We had sat ourselves down, each with a small cup of sweet coffee before us on a long rough-wood trestle table, along whose centre stood a row of small potted cacti and succulents. The table surface appeared as if a metaphor for the political divide, the UN demilitarised Buffer Zone, in which we were now sitting. J had his back to the road and faced a building he knew well, having photographed in the area over a six-year period between 1998 and 2004. When he last saw it, however, it was an abandoned and dilapidated ruin, and only the roof area was used to situate a UN observation post. A solitary sign on the building’s façade had once announced that at some past time the building had housed a T-shirt printing shop. That sign has now gone and the building, part of a programme of regeneration and transformation along the road, has become the Home for Cooperation between the two divided communities. Whether we coffee drinkers were drinking Cypriot, Greek or Turkish coffee was a moot point.[1] A few groups of people and one other individual, like ourselves, now sat at the various tables to meet, talk or simply to absorb the last of the late afternoon sun: chatting or waiting as the day slipped towards that still moment after sunset and before the maqam ordered refrain of the maghrib azan sounded across the city.

 

Up to 2003 this border crossing had been the only permitted route between the North and the South and, at that time, stopping to spend time or to rest was not really a comfortable option. This short stretch of road, some 200 or so metres between the South and North Cyprus border control points, was one strictly for passage and movement. The sights – could one call them that? – on either side were things to be stolen furtively in a kind of guilty glance. This state, seemingly and for some time, had changed. Stopping or pausing was now a possibility. Sitting and facing east, as J was, the Buffer Zone stretched out of sight behind the Home for Cooperation, down a slope freely colonized by wild and cultivated plants, among them the tall flower stems of the Agave, introduced from Mexico in 1640.[2] The view extended onto and across a flat, barren stretch of land (a dry moat) until it reached the antiballistic ramparts, built when the Venetians occupied Cyprus in the C16th, and then into Nicosia’s old Armenian quarter of Arabahmet.
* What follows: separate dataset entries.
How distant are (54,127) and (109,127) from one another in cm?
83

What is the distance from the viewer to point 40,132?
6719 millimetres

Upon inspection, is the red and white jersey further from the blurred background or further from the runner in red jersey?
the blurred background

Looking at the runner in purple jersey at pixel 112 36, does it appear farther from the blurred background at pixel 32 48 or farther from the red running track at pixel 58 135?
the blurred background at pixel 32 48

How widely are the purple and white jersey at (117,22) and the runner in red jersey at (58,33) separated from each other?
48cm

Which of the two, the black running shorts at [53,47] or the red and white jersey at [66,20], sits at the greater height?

Behind him, roughly to the west, and stretching almost the whole way between the Turkish and Greek Cypriot checkpoints, stood the imposing bulk of the Ledra Palace. It was still partly hidden at the ground floor level behind long sheets of the semi-opaque dark green fabric that may be found along many other stretches of the Buffer Zone. The Palace, formerly a hotel designed by the German Jewish architect Benjamin Günsberg, built between 1947-1949 had become, since 1974, the barrack building for the UN troops of Sector 2. After 40 years, the marks of bullets and shrapnel still scar its walls. Its once extensive gardens, with swimming pool, tennis court and crazy golf course, lie within the dominion of the UN authorities. Occasional snatches of music coming from within the building drifted, through one or other of the Palace’s many windows, down to us at the café.

 

At the time of J’s last visit here in 2004, the other remaining buildings and the gardens that lined the eastern side of the Ledra Palace crossing – decaying relics screened behind more than 30 years of encroaching vegetation, the merest shells of buildings folded within small but growing wildernesses – had now been drawn back from their state of abstraction and had been tidied up, not restored, but consolidated and cleansed. The evidence of conflict or post-conflict, the loopholes, sandbags (many made from coffee-bean sacks), the barbed and razor wire had all but gone. The area had been made palatable to the eye and a certain, if unreal, aspect prevailed along the short stretch of road, suspended as it still is between the two checkpoints and beside the designated UN Exchange Point.

 

The overarching stillness, along with the hushed, private conversations of our fellow coffee drinkers – their intakes of liquid, their breaths, occasional muted words and the slow unfolding silences – seemed wholly appropriate both to the locality and the time of day. Yet, what had formerly been a thriving international hotel and thoroughfare, then a forty-year-long unhealed wound, an urban green (line) wilderness, was again beginning to stir to winds that emanate – eddy too – around humans, their everyday interactions, and to history (to occidental history). The road, its environs – the localised wilderness and the decay – from which a larger world history may, at times, have seemed to have all but slipped, was becoming again subject to its wider influences and intrusions. 

 

 

[1] Many individuals have drawn this parallel between coffee, cultures and naming as a pointer to the superficiality of adversarial states of difference. In this instance we are thinking of sentiments made in the poem, ‘The Coffee’s Name’, by the Cypriot poet, Kyriakos Sorokkou, from his self-published book, The Muses and Other Poems (2015), 71.


[2] In Mexico the sap of Agave Americana is used to produce the alcoholic beverage, pulque, which is also know in its distilled form as mescal.

Postscript: 

An article which talks about the Home for Co-operation and its significance in shifting attitudes towards the division of the island of Cyprus, also notes the imminent closure of Ledra Palace as a UN barrack building due to dilapidation and infestation. Over the course of 2019 the current contingent of peace keeping soldiers are to be rehoused in a new camp of container homes behind the hotel.                          14 April 2019, The Observer, p40.